Opposites attract, but what if they aren’t as opposite as they seem? Ever since Samantha Reed was little, her parents made it clear: they were not to socialize with their neighbors, the Garrets. But she fits in more than she thought she would with her sloppy, untamed neighbors.
Huntley Fitzpatrick does quite an interesting job describing the ten years Samantha spent watching her neighbors from her roof, finding peace in the simple hobby. Then everything changes when Jase Garret suddenly invites himself up on her roof.
That night changes both their lives.
Fitzpatrick makes the reader feel the thrill, the fear, and the guilt of Samantha, the daughter of Senator Reed. It gives the reader a feel of rebellious thrill that’s surprisingly addictive.
What draws many people in is the dangerous feel of it all.
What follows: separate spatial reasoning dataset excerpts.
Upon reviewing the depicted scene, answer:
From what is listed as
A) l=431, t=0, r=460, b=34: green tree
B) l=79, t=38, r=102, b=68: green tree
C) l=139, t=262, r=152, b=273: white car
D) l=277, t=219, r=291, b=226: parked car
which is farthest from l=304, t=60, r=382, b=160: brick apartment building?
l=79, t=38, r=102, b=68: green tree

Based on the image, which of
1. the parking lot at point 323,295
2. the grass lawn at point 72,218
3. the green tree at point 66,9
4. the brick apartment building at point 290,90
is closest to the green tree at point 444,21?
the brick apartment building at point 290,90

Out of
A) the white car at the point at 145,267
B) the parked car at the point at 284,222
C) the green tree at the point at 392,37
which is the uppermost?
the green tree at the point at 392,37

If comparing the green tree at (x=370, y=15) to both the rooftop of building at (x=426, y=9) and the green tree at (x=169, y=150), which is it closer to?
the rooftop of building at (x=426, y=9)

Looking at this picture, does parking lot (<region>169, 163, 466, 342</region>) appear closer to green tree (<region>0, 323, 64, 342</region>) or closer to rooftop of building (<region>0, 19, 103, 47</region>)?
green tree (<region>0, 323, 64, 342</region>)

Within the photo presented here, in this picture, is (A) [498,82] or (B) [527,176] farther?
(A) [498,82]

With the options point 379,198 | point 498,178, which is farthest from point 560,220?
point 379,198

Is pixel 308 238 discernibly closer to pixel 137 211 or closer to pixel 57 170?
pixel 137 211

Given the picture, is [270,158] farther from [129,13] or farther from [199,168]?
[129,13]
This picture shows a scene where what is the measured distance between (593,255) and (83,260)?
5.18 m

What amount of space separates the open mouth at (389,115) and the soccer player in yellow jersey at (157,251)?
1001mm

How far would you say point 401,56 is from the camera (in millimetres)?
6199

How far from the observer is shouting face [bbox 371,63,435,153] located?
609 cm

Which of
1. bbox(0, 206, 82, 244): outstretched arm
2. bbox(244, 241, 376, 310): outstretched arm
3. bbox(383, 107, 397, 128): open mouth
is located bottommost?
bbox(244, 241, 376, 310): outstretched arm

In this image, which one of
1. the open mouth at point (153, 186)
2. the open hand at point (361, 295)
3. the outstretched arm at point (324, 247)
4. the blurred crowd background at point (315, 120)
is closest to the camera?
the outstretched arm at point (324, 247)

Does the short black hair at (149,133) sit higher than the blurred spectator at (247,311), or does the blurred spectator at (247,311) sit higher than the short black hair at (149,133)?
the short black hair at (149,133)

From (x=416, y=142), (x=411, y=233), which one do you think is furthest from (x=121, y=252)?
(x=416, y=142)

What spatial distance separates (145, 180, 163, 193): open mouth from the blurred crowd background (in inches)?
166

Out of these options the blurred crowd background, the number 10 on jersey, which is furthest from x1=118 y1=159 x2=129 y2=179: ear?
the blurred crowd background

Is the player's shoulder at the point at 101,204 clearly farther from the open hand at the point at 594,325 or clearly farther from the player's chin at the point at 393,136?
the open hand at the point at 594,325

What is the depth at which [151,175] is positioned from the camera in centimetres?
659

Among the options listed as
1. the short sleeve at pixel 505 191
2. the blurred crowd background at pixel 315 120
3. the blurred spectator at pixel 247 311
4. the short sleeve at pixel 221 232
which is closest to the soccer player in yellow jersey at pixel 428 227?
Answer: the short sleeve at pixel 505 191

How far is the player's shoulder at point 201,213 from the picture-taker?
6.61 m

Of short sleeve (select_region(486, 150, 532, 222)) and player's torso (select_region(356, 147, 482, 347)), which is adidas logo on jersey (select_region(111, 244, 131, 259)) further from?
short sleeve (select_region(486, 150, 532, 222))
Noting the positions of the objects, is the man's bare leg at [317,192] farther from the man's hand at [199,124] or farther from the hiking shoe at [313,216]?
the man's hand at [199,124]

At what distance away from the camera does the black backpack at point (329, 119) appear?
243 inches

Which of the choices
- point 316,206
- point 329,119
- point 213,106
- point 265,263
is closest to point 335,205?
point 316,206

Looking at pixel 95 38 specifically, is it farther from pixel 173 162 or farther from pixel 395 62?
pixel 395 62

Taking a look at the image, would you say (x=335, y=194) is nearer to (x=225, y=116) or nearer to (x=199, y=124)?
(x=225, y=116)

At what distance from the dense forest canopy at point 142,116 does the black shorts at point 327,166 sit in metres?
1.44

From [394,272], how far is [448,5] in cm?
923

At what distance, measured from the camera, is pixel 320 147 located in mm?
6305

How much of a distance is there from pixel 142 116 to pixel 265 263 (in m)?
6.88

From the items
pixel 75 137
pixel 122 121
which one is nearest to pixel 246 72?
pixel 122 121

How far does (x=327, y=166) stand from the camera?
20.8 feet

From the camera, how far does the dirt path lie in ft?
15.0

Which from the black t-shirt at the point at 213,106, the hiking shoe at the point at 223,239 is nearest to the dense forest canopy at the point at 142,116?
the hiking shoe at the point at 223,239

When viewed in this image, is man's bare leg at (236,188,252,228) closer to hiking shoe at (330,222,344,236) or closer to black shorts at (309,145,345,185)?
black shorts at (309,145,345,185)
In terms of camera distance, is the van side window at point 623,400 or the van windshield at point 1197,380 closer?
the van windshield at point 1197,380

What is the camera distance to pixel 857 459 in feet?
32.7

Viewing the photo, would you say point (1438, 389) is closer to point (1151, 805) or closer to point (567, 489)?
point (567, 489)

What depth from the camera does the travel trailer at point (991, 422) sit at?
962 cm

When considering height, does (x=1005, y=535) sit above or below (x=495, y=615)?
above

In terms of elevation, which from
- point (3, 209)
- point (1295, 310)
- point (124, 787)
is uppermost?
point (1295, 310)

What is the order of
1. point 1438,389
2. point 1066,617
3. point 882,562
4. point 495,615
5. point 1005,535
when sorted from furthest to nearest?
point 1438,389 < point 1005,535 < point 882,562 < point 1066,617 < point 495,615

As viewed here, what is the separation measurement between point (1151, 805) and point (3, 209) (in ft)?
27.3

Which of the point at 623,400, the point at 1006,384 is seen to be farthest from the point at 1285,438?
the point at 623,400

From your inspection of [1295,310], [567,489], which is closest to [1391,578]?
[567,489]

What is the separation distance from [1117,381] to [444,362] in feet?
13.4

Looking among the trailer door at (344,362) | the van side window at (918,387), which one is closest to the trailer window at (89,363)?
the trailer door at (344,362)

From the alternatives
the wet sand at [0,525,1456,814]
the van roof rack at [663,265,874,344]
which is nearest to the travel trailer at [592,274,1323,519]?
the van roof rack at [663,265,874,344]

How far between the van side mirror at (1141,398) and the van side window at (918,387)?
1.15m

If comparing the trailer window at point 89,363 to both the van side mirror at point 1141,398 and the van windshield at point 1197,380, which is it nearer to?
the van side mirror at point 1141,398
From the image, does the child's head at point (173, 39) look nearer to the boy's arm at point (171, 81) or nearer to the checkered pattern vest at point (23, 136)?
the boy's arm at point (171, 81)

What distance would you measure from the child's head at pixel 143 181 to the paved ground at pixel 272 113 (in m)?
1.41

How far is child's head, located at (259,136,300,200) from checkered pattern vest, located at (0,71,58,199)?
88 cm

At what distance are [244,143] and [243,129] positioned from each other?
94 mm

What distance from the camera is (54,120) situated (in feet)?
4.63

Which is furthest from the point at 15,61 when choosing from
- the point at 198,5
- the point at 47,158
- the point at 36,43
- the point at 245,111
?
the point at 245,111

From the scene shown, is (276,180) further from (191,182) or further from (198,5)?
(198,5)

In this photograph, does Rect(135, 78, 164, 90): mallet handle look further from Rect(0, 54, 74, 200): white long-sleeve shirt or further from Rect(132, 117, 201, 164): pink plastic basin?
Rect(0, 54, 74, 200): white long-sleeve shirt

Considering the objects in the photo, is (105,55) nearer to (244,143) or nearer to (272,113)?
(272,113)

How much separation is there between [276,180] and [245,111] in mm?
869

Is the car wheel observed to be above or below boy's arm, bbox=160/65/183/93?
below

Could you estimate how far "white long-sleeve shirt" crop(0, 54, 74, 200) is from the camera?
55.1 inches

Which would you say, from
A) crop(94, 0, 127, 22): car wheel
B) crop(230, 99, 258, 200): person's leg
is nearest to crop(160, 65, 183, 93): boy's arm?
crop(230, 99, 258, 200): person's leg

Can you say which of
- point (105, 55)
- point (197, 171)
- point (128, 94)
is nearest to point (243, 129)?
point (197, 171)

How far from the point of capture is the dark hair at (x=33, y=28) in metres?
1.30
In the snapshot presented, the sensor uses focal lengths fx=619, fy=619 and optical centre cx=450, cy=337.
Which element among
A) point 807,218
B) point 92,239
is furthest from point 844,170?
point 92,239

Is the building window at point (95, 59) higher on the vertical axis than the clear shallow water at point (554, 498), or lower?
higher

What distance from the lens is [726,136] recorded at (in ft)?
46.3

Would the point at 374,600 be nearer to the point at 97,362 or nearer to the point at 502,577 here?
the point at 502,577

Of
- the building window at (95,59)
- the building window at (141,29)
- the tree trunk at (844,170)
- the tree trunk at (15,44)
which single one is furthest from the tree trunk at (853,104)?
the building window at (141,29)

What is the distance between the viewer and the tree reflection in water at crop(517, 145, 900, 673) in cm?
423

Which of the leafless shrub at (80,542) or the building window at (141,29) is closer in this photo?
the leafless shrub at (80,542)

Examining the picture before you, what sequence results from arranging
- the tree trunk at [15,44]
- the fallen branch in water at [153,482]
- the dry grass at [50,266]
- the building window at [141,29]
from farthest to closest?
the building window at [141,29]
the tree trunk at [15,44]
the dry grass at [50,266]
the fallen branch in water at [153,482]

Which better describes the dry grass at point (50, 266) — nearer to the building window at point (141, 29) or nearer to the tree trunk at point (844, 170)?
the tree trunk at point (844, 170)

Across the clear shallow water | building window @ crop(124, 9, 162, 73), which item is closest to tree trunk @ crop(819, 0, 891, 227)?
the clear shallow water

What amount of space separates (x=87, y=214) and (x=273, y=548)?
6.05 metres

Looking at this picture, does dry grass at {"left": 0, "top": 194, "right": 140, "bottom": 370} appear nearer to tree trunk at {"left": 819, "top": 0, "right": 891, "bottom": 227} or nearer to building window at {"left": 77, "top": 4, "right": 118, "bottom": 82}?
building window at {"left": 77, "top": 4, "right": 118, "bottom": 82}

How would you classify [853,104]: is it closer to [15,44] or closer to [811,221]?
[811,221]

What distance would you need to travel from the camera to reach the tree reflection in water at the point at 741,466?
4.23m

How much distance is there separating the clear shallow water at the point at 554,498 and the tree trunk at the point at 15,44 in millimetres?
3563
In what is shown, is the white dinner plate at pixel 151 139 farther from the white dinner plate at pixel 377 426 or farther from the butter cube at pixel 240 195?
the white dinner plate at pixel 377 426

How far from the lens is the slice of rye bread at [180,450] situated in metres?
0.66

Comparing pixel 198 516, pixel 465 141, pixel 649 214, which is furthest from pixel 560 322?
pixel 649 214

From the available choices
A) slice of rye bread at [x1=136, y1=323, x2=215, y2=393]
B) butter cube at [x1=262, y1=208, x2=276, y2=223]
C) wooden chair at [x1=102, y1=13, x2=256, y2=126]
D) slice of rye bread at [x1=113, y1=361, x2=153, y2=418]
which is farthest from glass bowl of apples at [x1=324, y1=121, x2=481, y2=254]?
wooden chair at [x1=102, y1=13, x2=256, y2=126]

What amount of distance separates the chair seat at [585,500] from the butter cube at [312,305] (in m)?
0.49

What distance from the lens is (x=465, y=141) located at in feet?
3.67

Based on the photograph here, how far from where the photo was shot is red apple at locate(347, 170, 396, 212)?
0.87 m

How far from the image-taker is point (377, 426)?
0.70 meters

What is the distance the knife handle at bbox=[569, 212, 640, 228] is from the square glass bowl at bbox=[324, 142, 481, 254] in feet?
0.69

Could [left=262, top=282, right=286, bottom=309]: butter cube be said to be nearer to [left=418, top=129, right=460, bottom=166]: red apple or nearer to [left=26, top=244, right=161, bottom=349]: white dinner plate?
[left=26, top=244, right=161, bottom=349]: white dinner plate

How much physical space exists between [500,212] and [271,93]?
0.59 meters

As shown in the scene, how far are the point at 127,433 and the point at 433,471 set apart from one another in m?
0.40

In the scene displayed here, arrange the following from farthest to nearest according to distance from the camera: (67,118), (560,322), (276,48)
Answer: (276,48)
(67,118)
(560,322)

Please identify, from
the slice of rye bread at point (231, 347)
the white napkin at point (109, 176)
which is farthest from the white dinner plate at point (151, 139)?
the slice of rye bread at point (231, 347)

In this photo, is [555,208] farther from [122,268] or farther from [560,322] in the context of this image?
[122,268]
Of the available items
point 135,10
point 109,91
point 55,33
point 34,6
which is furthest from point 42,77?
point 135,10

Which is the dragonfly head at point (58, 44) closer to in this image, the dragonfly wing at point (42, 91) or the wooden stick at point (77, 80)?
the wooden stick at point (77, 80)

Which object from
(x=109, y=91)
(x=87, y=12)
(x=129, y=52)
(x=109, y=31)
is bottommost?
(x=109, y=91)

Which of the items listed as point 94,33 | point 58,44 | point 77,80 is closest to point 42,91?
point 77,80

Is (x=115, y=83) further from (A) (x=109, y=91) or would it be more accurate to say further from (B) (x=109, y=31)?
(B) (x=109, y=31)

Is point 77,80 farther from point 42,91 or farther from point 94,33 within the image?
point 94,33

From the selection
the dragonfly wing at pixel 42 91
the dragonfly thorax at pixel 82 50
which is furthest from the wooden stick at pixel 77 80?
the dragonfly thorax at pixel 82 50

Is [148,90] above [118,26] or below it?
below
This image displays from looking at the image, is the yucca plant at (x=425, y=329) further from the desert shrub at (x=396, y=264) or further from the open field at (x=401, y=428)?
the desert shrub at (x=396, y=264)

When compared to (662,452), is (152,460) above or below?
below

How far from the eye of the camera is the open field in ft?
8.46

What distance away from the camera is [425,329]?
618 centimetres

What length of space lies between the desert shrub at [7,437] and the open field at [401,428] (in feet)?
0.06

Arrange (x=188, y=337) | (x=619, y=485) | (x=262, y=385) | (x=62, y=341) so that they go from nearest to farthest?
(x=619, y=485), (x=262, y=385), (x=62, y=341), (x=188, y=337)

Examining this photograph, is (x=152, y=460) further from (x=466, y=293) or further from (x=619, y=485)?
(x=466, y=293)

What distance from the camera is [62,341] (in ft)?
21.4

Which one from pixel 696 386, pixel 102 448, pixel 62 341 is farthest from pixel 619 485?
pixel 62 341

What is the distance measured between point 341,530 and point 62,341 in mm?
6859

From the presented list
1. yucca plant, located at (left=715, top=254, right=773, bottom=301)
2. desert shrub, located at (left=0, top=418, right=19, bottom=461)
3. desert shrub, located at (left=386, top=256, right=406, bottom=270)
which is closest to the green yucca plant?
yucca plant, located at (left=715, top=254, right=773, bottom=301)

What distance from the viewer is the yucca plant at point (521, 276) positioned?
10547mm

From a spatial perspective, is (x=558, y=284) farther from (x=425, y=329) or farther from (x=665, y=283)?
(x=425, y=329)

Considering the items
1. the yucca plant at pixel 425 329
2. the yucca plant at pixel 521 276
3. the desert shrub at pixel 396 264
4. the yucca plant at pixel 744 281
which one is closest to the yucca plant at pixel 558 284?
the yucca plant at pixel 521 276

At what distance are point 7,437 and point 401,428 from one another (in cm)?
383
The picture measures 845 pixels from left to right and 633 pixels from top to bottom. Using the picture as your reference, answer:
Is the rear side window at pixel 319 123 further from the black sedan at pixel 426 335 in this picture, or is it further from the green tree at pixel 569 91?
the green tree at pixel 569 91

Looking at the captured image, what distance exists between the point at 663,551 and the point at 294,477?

Samantha did whatever her mother said, and then suddenly she’s sneaking around behind her back, doing everything she once told her not to do.
It presents a heartwarming family in two different ways, someone who loves what they have and accepts it, and someone who thrives in what they were given. But either way, they begin to merge.
The story holds a sweet, romantic feel with a surprising plot twist that eventually lulls their story into a simple, comfortable ending. And really, how else should a story end?
I, on the other hand, hoped for a more romantic ending than what really went down, but that is just me and my romanticly fogged mind.
So that means you have to read it yourself, go through that journey yourself.